Is Your Menu Priced Right?

By: Nicole Reed, Communications Manager, MenuMax

Today, many operators are reworking their menu prices in order to make it through this tough economic season. If you are planning on changing your menu prices plan two see one of two things. Customers that are willing to accept the price hike and continue to patronize your business, and customers that do not see the value in the prices and therefore stop coming.

So the question stands, how do you make sure your business survives while continuing to please your customers?

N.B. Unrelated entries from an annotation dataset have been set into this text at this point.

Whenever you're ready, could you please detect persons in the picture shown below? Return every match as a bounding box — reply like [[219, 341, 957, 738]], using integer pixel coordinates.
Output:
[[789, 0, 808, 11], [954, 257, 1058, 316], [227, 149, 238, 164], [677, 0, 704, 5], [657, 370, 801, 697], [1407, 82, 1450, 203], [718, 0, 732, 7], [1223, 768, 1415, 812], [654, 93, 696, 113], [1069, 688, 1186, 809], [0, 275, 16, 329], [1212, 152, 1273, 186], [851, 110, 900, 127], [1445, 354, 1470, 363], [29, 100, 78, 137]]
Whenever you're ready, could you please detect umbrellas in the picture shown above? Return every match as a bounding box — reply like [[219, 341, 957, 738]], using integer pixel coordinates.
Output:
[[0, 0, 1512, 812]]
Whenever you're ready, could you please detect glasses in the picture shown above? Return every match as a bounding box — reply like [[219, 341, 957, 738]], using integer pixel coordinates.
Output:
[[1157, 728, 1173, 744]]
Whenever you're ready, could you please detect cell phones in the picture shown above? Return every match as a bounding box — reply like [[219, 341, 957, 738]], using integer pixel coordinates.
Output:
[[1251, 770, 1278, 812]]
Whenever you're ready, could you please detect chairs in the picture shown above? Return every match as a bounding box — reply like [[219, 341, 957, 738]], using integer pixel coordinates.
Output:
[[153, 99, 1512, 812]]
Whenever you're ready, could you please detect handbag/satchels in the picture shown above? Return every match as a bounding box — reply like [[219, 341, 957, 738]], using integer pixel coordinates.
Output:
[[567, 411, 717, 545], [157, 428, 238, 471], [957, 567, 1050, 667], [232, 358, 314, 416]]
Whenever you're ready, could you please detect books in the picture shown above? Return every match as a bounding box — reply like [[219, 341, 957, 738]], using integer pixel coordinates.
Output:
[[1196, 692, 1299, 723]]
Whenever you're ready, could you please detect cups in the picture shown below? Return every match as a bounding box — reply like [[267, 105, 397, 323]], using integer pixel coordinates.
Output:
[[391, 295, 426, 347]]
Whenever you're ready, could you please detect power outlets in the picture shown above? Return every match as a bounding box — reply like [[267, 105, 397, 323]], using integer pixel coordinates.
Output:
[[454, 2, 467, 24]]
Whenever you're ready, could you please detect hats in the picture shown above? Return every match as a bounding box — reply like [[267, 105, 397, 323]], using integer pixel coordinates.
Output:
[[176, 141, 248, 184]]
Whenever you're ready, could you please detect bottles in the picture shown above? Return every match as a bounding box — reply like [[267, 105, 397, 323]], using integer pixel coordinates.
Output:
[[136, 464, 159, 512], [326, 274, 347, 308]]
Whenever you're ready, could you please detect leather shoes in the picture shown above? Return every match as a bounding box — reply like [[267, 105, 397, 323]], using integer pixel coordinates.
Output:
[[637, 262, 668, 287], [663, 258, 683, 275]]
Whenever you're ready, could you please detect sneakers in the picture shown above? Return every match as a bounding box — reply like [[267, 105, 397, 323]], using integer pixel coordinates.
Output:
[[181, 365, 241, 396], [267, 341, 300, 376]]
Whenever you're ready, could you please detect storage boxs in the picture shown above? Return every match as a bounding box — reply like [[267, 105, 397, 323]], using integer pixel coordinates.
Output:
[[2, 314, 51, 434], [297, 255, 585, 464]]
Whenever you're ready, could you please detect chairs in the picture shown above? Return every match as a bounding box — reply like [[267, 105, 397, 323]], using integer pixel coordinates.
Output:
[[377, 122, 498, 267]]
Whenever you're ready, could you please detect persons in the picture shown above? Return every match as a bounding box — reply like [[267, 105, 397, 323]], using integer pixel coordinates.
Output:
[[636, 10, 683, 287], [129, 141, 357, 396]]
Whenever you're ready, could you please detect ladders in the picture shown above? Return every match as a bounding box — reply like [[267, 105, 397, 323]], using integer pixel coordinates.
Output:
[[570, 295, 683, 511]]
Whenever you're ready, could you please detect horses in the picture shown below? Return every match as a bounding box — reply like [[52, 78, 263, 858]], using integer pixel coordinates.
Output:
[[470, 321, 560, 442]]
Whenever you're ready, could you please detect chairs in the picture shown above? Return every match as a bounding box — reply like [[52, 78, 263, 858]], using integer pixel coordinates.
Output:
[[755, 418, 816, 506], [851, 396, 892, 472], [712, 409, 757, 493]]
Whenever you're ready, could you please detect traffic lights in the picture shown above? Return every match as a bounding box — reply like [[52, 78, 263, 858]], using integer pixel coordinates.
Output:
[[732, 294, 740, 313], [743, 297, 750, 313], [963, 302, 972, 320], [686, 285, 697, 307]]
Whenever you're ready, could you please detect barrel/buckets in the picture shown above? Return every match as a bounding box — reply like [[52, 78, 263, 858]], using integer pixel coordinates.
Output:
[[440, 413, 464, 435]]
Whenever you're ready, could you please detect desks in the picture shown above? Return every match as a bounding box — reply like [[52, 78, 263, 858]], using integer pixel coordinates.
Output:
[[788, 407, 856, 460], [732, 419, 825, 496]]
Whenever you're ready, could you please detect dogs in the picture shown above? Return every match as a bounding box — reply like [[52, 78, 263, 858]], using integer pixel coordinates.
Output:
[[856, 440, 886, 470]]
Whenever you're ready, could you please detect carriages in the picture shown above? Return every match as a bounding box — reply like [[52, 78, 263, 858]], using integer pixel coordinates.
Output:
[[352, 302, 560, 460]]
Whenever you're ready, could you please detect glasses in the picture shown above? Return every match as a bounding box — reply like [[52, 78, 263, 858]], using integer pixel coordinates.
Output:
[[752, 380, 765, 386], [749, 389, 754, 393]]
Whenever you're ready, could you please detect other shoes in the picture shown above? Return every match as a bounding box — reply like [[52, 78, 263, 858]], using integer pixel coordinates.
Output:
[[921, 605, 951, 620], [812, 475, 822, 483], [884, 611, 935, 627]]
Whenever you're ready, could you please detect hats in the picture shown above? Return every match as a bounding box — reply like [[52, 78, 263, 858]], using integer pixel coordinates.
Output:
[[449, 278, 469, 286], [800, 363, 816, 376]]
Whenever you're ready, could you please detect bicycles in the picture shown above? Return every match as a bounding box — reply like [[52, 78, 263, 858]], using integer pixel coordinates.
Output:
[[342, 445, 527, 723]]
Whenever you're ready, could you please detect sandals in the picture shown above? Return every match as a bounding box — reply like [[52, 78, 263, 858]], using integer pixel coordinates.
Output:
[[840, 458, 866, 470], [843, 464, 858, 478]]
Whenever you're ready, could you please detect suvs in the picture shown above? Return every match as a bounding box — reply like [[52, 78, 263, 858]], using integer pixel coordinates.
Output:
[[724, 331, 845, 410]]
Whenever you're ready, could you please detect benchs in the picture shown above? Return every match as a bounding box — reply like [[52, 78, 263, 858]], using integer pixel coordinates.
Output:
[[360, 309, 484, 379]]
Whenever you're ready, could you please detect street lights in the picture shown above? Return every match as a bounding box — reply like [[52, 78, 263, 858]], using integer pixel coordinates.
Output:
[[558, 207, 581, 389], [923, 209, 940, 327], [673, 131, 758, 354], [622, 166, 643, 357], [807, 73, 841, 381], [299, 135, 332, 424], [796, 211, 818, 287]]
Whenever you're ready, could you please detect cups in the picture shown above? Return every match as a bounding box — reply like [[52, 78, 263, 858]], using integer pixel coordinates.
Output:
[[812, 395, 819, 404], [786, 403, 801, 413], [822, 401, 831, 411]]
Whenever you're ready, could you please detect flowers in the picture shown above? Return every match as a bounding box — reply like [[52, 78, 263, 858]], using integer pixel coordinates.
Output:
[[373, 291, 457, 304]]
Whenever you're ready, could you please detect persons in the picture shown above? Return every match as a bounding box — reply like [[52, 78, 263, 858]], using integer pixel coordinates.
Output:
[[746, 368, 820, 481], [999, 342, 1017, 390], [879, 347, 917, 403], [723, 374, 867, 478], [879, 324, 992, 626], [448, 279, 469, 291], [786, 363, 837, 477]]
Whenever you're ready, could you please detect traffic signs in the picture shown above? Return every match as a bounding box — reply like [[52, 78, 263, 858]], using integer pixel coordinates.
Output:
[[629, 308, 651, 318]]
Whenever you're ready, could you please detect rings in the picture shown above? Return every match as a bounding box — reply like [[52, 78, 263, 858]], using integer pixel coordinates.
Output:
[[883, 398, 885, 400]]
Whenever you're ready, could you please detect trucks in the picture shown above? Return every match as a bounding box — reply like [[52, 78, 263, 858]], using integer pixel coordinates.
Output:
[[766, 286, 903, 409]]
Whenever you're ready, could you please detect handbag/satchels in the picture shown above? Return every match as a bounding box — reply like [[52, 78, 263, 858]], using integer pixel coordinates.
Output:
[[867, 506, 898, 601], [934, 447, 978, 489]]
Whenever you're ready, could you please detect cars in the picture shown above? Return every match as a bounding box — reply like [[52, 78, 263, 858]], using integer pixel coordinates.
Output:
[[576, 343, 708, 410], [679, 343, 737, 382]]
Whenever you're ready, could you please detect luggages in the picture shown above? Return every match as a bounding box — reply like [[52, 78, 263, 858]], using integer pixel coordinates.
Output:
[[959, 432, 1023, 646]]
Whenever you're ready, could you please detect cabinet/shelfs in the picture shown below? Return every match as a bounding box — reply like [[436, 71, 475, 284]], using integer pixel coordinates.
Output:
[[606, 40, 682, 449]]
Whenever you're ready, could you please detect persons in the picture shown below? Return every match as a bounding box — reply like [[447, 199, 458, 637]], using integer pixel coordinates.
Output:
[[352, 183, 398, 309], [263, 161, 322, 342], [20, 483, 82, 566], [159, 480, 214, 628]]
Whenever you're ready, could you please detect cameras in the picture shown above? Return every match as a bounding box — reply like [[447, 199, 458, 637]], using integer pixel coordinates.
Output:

I recently read an article in Nations Restaurant News by Michael Lukianoff, that talked about things he says restaurant operators should consider when it comes to changing pricing. Here are the highlights…

Provide Excellent Service

Most diners visit a restaurant because of the food, but one visit with bad service can leave a foul taste in your customer’s mouths. Make sure you regularly educate your staff about menu changes and your guest experience expectations.

Pay Attention to Menu Engineering

How you organize your menu has a big impact on your bottom line.  Make sure that you have a balanced mixture of low cost dishes and premium dishes. Mixing in lower cost options will take away from the sticker shock of more expensive dishes.

Test Your Menu

Conducting a test of the new menu prices will give you a got idea how customers will react when the new menu goes live. Make sure your test measure financial metrics like check average, transactions and mix, and customer feedback.

Utilize Resources

Take advantage of data research and analytics. Technology has made it possible for mom and pop operators to have access to tools that allow them to make better pricing decisions.

Bottom line is, you need to do your research before you change your prices. Know what your food costs are and your customer’s expectations and plan your prices accordingly. Tell me, have you raised the prices on your menu yet?